カイルとジューダスが映っている写真を埋め込んだロケットをどうしてリオンが持っているのか?ということだ。


「これ、俺とジューダスなんだよね。どうして、リオンがこれを持ってるの?」


まさに今浮かび上がった疑問をカイルが口にした。

その言葉の裏には、仮にこれがジューダスの形見ならリオンではなく一緒に写っている自分の手元にあるのが普通ではないのか?という意味も込められていた。


「それは……形見、なんだ。それより、カイル……っ?!」


リオンが自分の疑問にも応えて貰おうと伏せていた目をカイルに向けた途端、次の言葉が出なかった。

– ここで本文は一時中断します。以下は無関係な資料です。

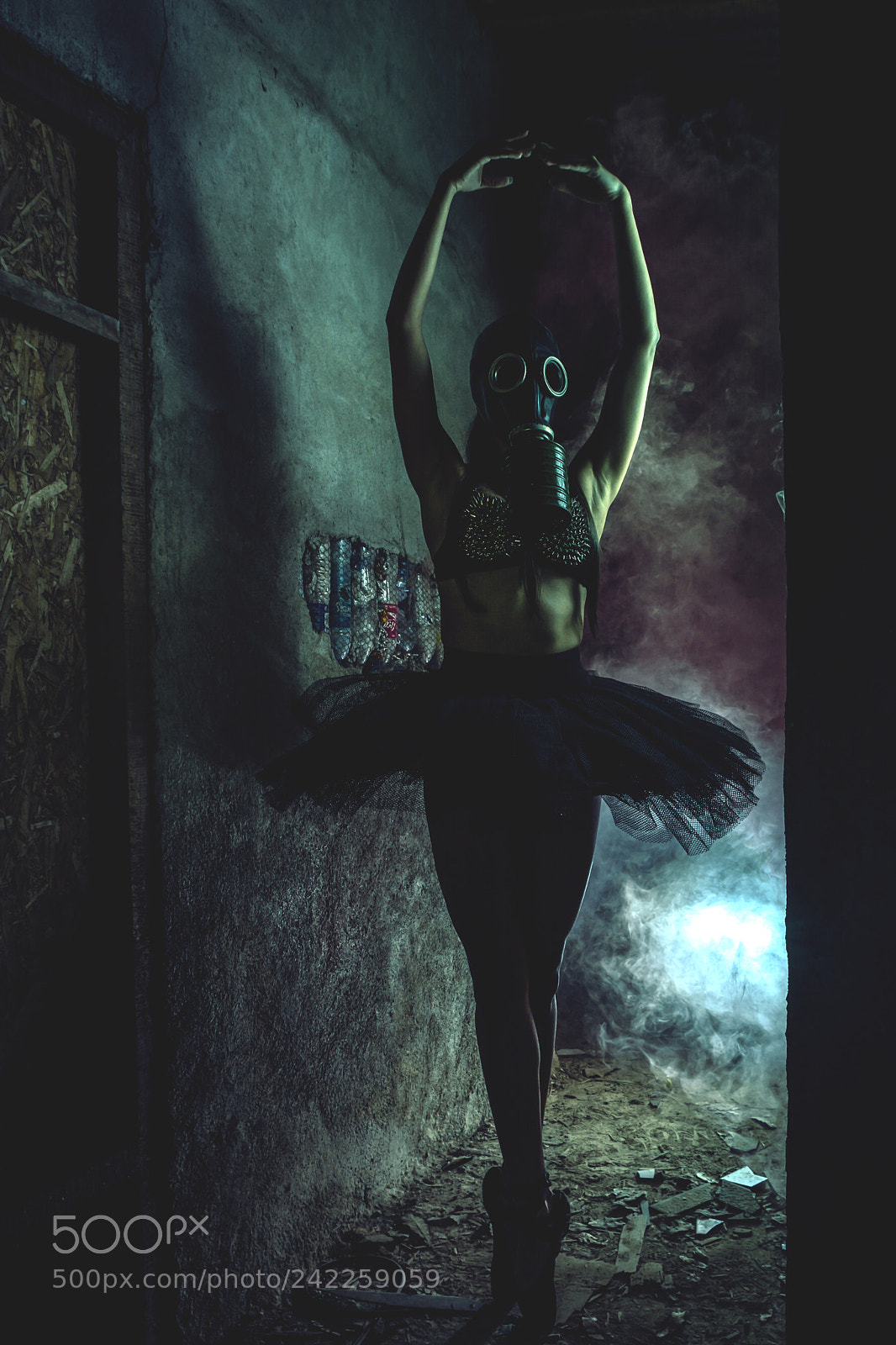 Nikon D7100 sample photo. Dark ballet photography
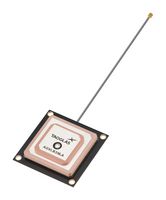 TAOGLAS AGVLB356.A.07.0100AO RF Antenna, 1.603GHz, Right Hand Circular, 4.22dBi, UFL / MHFI / I-Pex Connector, AGVLB356.A Series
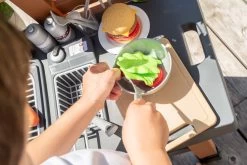 Gartengrill Mit Spielküche Gardem Kitchen Evolutive Smoby Höhenverstellbar Mit Fließendem Leitungswasser Und 43 Zubehörteilen -Smoby 312002 n smoby lifestyle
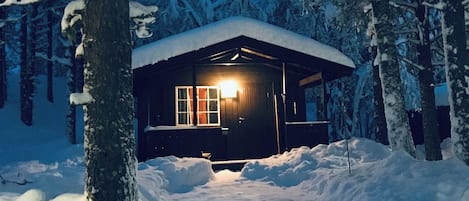 Hytte – standard (1 Family Bunk Bed) | Strykejern/-brett og wi-fi (inkludert)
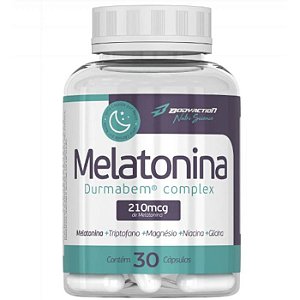 Melatonina 30 Caps Body Action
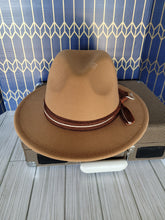 Load image into Gallery viewer, Brown Custom Hat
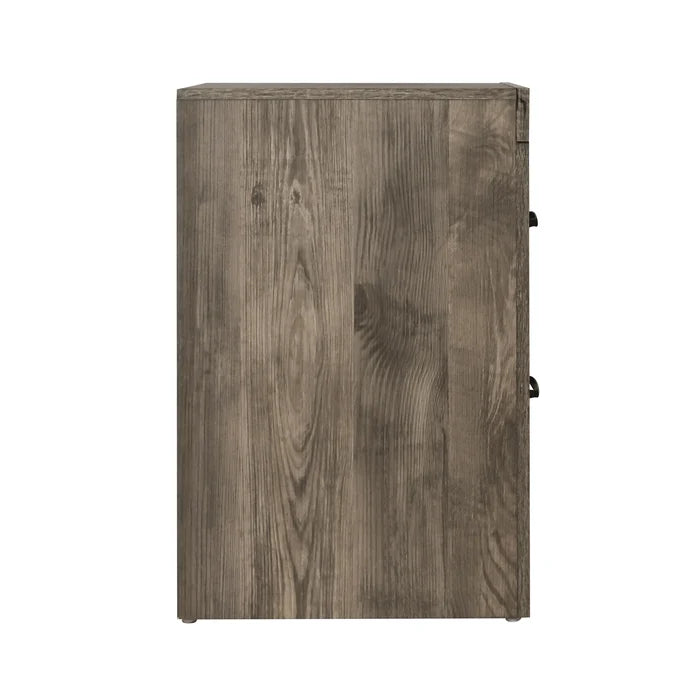Misty Lodge Nightstand- Greige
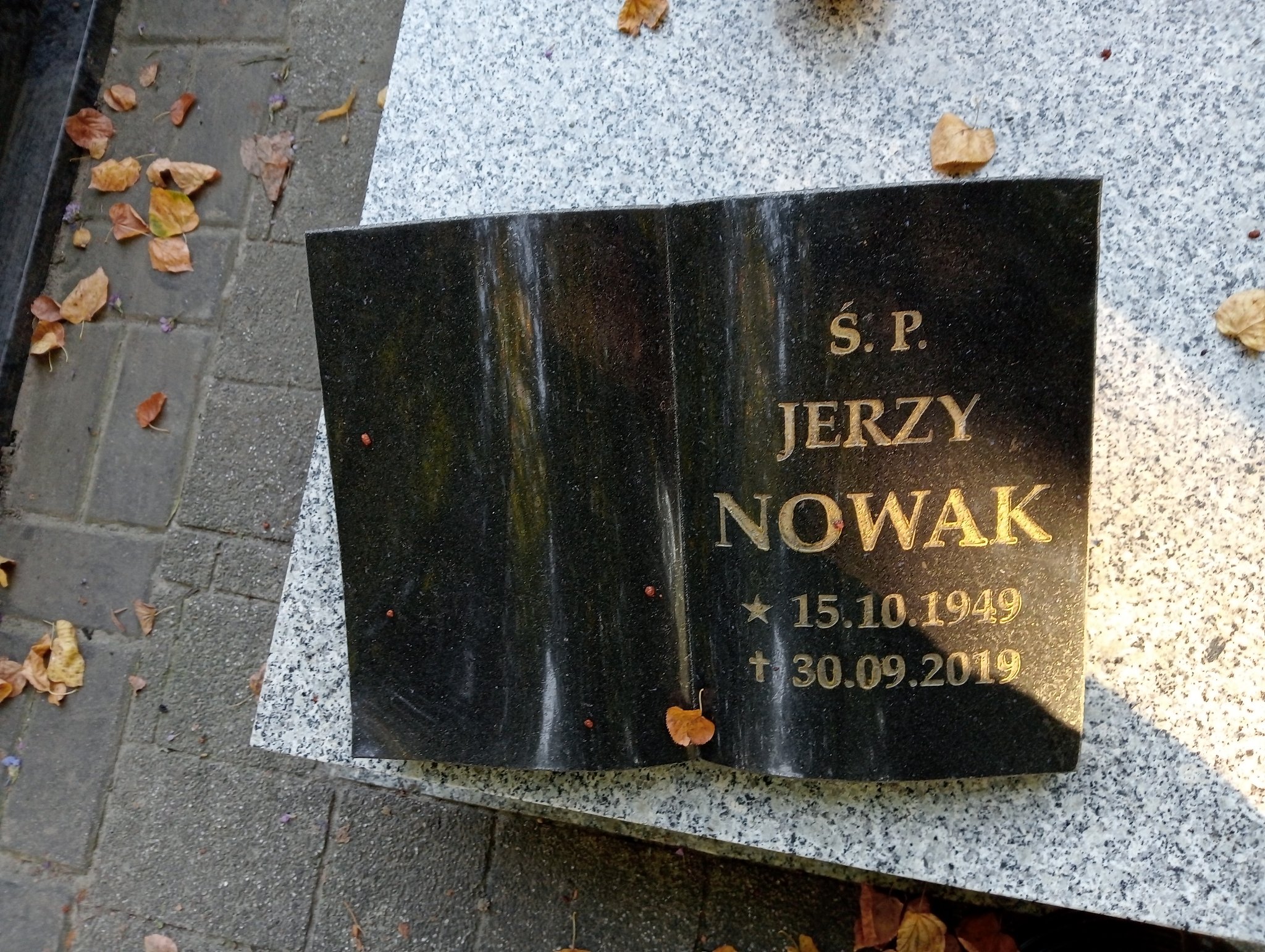 Grób Edward Gawarecki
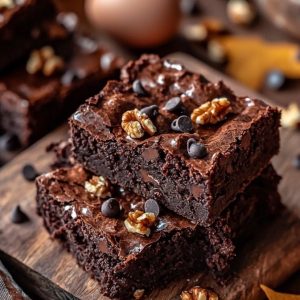 Brownies Cokelat Fudgy Premium/3pcs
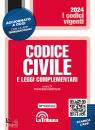 BARTOLINI FRANCESCO, Codice civile e leggi complementari
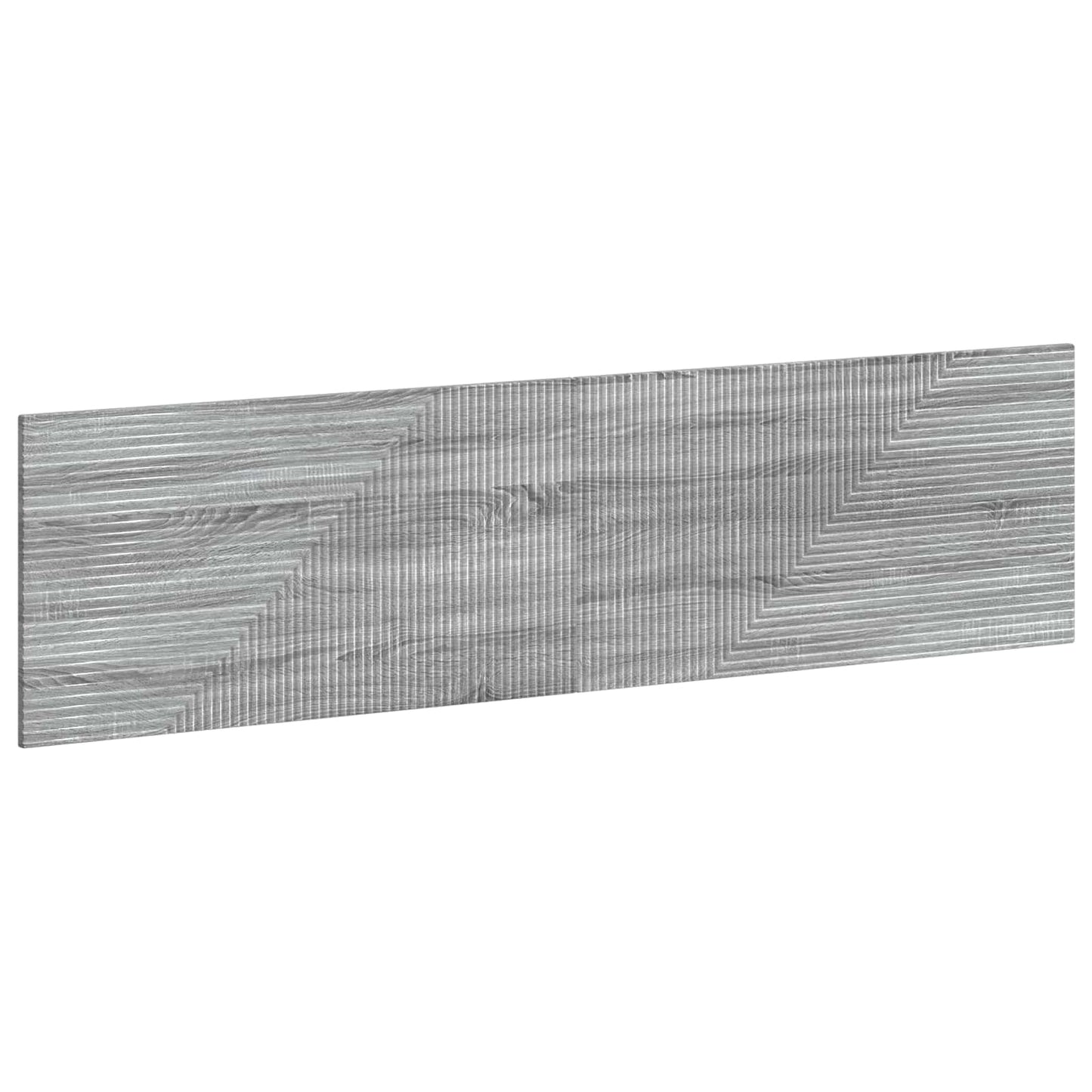 vidaXL Wall-Mounted Headboard HAARLEM Grey Sonoma Engineered Wood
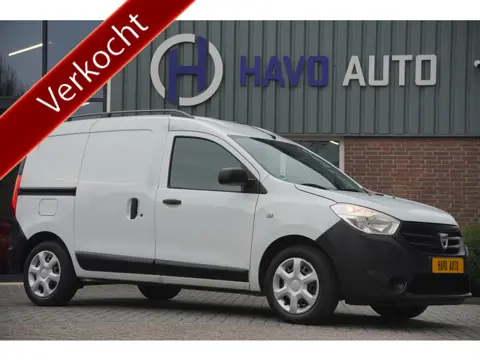 Dacia Dokker 1.2 TCe, AIRCO, BTW-VRIJ / MARGE, RIJKLAAR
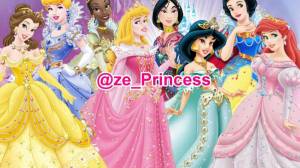Раскраска все принцессы #5 #243450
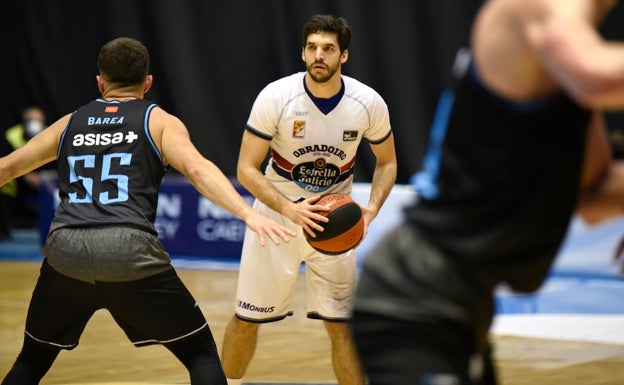 El malagueño Pepe Pozas no continuará en el Obradoiro, pero seguirá en la Liga ACB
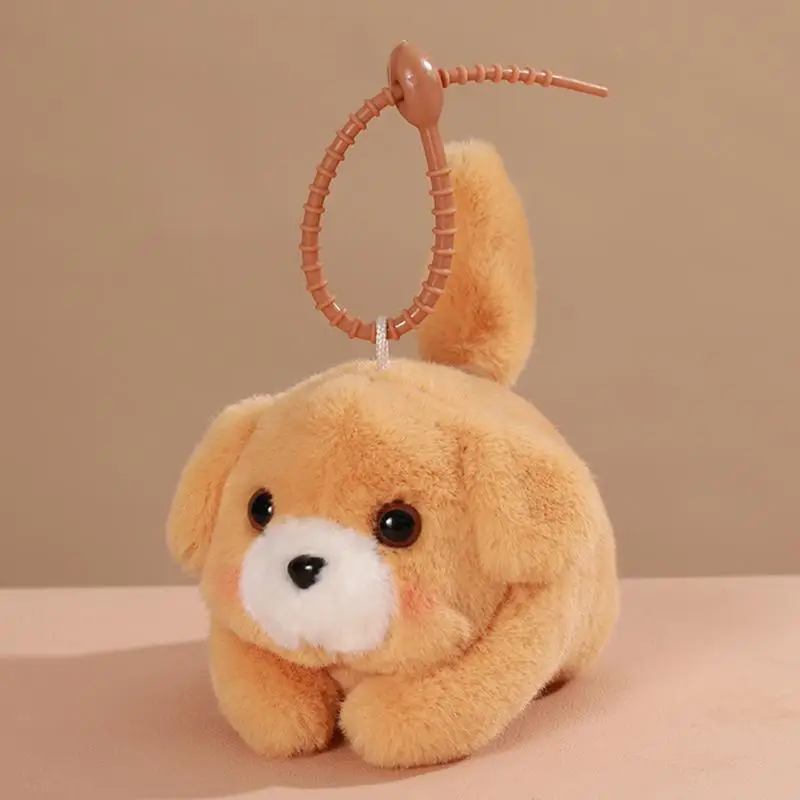 For Refer To Description  Plush Stuffed Toy Cute Dog Plush Toys Soft Stuffed Doll Stuffed Animal With Pullback Rope Cartoon Kids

それはカイルが怒ったような、悲しむような、憎むような、色々な負の感情を露わした表情をしていたからだ。


「なんで、ジューダス死んじゃったの?俺は…俺だけでなく、ユーリやスタンさんたちだって、その場面を目撃していない」


あの時のことを知っているのは双子だけ。

しかもその内1人は死んでしまった。

だから、今真実を知っているのはリオンだけとなる。


「ジューダスとリオンは部隊が違って、戦地も違う場所で戦ってて………それなのに、どうして2人は一緒にいたの!?」


リオンとジューダスは異なった部隊に配属されていた。

リオンは最前線の、ジューダスは後衛の部隊に属していた。

そのため2人が戦う場所はかけ離れていた。

それなのにジューダスが死んだという場所は、いるはずの無い最前線だった。


「ねぇ、どうして?俺だけじゃない。皆知りたがってる」

「それは………」


だがリオンは言葉を濁し、カイルの質問に応えることはしなかった。


「答えて、くれないの?何で?どうして?」


カイルはロケットを握ったままリオンに詰め寄る。

それでもリオンは目を伏せたまま応えようとはしない。


「答えてよ!答えて……答えろよ!!」


最後は語尾が荒くなる。

リオンは黙ったままで、カイルも荒げた息を整えるため黙った。

するとそこには嫌な静寂な空気が漂った。